Dice el Directorio para el ministerio y vida de los presbíteros: “en cuanto reúne la familia de Dios y realiza la Iglesia-comunión, el presbítero pasa a ser el pontífice, aquel que une al hombre con Dios, haciéndose hermano de los hombres a la vez que quiere ser su pastor, padre y maestro. Para el hombre de hoy, que busca el sentido de su existir, el sacerdote es el guía que lleva al encuentro con Cristo, encuentro que se realiza como anuncio y como realidad ya presente – aunque no de forma definitiva – en la Iglesia. De ese modo, el presbítero, puesto al servicio del Pueblo de Dios, se presentará como experto en humanidad, hombre de verdad y de comunión y, en fin, como testigo de la solicitud del Único Pastor por todas y cada una de sus ovejas. La comunidad podrá contar, segura, con su dedicación, con su disponibilidad, con su infatigable obra de evangelización y, sobre todo, con su amor fiel e incondicionado. (n.30). En resumen, cada uno ha de preguntarse en su oración personal si acaso los hombres y mujeres, jóvenes y niños nos ven como hombres de Dios. “Es preciso que los hombres vean en nosotros a los ministros de Cristo y a los administradores de los misterios de Dios. (Cor 4, 1.).
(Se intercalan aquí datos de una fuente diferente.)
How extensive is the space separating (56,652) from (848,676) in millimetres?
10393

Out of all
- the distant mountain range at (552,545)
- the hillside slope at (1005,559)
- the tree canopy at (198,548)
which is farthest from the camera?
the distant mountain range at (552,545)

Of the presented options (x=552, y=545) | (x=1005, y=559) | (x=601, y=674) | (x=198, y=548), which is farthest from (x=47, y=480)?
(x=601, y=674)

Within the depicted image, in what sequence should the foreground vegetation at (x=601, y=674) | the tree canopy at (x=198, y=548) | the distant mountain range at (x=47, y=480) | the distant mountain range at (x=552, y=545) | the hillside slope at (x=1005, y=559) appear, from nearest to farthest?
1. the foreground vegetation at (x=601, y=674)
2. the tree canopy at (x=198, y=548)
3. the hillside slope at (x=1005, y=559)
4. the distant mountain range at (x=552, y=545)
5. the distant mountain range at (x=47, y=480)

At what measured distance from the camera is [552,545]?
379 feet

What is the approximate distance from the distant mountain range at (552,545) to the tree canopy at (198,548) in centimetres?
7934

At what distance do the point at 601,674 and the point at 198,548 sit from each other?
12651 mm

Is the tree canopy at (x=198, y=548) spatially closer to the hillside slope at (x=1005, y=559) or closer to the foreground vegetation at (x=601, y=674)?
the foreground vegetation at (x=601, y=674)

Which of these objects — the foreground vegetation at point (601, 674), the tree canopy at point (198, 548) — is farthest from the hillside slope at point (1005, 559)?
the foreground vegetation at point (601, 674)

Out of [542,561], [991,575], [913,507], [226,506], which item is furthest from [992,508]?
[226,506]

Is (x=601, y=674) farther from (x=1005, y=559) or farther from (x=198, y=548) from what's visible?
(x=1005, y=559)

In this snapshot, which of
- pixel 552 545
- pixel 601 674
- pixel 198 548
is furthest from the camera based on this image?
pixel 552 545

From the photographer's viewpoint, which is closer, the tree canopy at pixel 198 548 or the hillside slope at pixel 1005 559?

3. Esta primera etapa de nuestra Misión diocesana exige un trabajo muy específico con los laicos que están más cerca cada uno de ustedes. También en este aspecto debemos reflexionar, pues asumiendo que se trata de una tarea compleja la de integrar verdaderamente a muchas personas a ese núcleo mas cercano a cada sacerdote y párroco, es imprescindible hacerlo y vencer las dificultades y complicaciones que se encontraran. El Papa en su carta nos decía: “su ejemplo – el del Cura de Ars -me lleva a poner de relieve los ámbitos de colaboración en los que se debe dar cada vez más cabida a los laicos, con los que los presbíteros forman un único pueblo sacerdotal y entre los cuales, en virtud del sacerdocio ministerial, están puestos “para llevar a todos a la unidad del amor: ‘amándose mutuamente con amor fraterno, rivalizando en la estima mutua’ (Rm 12, 10)”[10]. En este contexto, hay que tener en cuenta la encarecida recomendación del Concilio Vaticano II a los presbíteros de “reconocer sinceramente y promover la dignidad de los laicos y la función que tienen como propia en la misión de la Iglesia… Deben escuchar de buena gana a los laicos, teniendo fraternalmente en cuenta sus deseos y reconociendo su experiencia y competencia en los diversos campos de la actividad humana, para poder junto con ellos reconocer los signos de los tiempos”.
Ruego a todos meditar estas breves ideas, encomendado a la Virgen del Carmen, la primera misionera, que nos ayude a descubrir los caminos personales y eclesiales para ser más fieles a la consagración y misión que hemos recibido.